### Task statement:
Reproduce the text of each entry below line for line, leaving out the pictures.
--- Begin ---
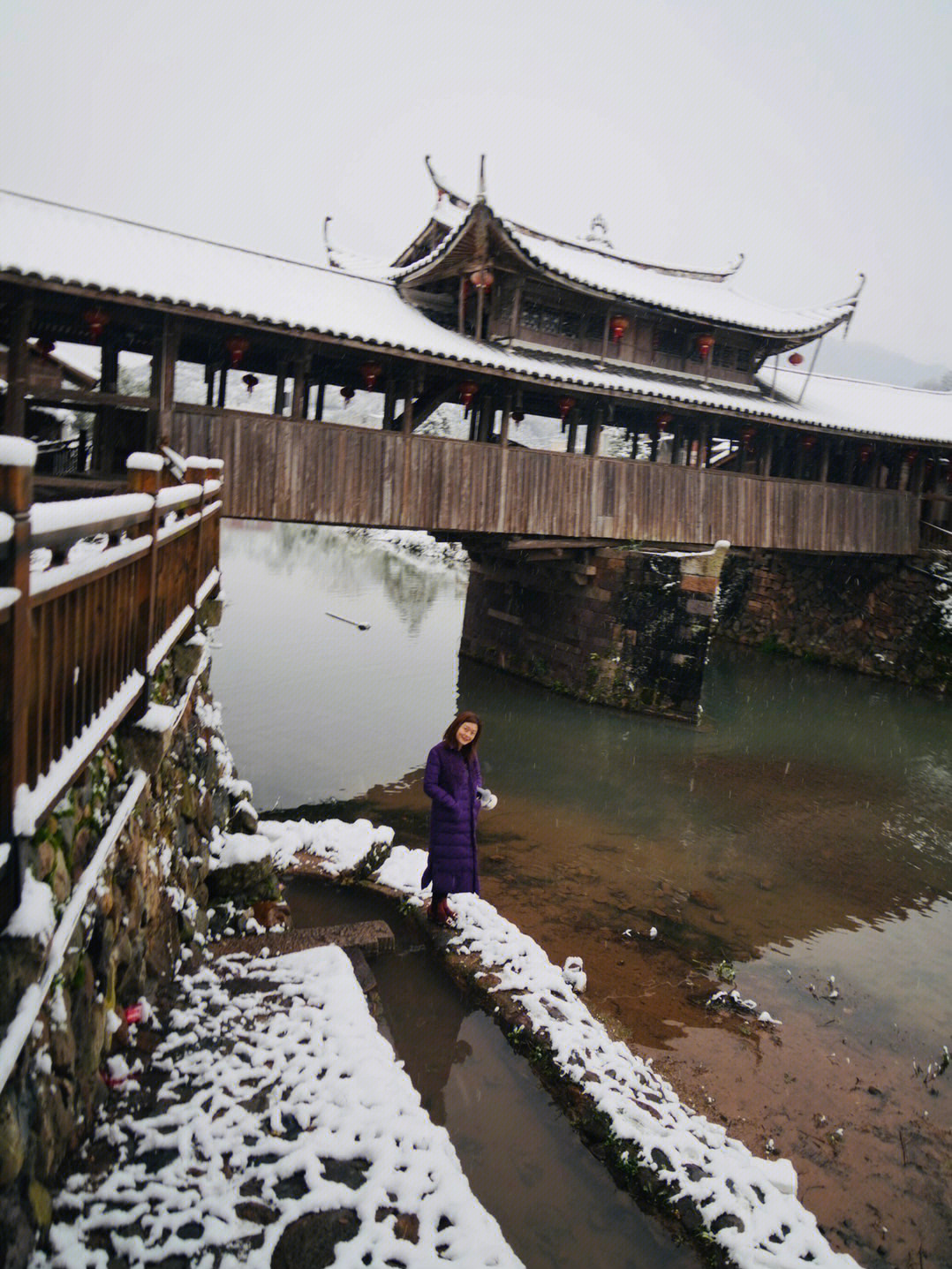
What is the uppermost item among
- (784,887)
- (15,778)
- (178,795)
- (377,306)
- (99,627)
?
--- End ---
### Reply:
What is the uppermost item among
- (784,887)
- (15,778)
- (178,795)
- (377,306)
- (99,627)
?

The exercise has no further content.